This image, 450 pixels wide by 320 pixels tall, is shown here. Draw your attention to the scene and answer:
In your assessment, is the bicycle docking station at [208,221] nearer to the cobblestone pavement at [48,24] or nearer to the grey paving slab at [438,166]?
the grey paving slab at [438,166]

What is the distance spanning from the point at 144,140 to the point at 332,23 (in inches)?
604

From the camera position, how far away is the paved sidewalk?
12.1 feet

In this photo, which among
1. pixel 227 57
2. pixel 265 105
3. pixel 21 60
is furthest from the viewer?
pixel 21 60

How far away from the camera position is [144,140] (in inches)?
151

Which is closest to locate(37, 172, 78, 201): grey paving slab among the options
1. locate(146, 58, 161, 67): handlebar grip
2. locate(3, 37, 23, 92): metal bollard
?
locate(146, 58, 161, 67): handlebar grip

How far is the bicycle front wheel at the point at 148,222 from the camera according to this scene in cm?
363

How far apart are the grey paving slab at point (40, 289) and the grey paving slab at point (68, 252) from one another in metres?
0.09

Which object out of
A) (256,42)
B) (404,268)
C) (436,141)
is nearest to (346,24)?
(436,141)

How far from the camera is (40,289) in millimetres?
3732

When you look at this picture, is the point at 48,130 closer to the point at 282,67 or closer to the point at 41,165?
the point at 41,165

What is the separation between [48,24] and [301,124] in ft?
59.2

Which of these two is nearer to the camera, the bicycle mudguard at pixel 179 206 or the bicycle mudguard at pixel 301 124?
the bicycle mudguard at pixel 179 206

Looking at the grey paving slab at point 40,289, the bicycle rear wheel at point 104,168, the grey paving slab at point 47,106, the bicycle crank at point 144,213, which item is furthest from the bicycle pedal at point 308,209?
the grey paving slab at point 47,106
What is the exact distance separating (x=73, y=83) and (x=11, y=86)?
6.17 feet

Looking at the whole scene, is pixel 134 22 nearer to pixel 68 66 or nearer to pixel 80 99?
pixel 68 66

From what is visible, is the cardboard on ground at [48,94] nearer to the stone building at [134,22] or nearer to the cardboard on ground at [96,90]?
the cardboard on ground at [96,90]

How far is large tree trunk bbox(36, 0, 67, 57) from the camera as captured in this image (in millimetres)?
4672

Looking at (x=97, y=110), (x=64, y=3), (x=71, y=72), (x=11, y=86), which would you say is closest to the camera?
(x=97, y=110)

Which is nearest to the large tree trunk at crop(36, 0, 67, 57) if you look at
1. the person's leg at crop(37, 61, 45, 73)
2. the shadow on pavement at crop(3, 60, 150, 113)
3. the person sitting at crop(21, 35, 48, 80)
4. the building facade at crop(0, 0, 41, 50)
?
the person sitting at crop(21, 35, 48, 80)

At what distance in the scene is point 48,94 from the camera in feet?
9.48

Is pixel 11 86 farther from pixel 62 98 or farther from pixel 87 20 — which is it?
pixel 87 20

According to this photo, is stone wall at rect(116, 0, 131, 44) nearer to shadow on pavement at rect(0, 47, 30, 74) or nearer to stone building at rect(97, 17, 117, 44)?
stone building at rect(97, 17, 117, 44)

==

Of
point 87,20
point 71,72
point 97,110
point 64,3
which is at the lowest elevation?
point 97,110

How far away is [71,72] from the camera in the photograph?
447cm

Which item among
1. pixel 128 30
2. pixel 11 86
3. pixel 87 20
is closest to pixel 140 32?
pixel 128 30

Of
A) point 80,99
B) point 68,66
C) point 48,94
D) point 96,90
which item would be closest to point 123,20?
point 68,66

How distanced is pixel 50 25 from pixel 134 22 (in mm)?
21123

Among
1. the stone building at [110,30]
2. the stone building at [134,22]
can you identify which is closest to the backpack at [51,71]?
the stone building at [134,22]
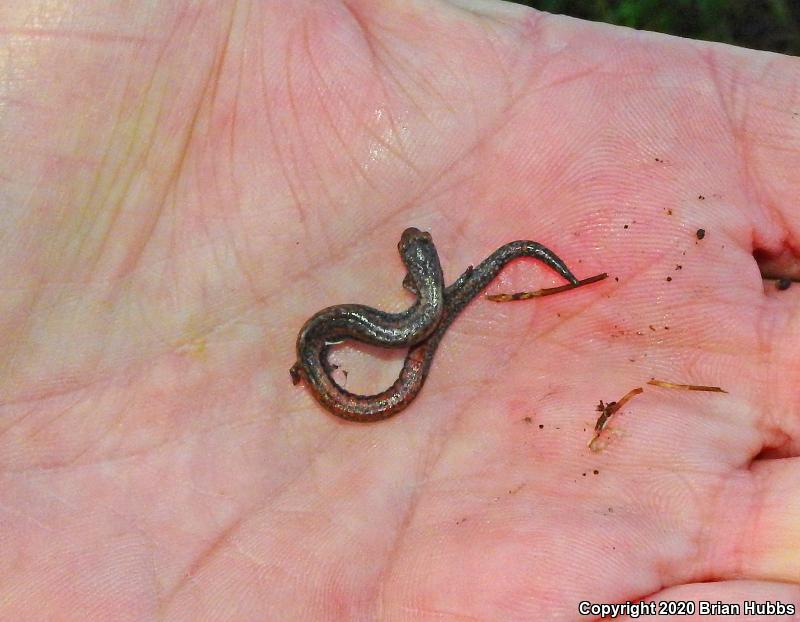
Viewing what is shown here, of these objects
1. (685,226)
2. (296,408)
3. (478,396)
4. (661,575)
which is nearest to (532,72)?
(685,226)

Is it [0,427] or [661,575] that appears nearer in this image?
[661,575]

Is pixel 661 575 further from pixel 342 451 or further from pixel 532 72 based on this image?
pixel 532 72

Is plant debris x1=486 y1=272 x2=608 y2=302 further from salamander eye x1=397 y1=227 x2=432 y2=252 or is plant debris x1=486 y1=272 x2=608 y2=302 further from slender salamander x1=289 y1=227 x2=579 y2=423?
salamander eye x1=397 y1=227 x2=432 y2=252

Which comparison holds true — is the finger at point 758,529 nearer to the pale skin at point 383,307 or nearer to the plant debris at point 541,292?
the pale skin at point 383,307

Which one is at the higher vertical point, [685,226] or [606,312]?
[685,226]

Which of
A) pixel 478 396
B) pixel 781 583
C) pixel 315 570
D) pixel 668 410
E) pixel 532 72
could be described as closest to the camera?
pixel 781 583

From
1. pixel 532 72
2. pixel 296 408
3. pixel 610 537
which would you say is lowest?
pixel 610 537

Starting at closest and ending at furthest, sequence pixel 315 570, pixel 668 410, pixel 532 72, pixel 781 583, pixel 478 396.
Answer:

Task directions:
Filter the data above down to every line that contains the word "handlebar", and copy each of those lines.

Answer to the problem:
1. locate(146, 58, 161, 67): handlebar grip
locate(146, 58, 161, 67): handlebar grip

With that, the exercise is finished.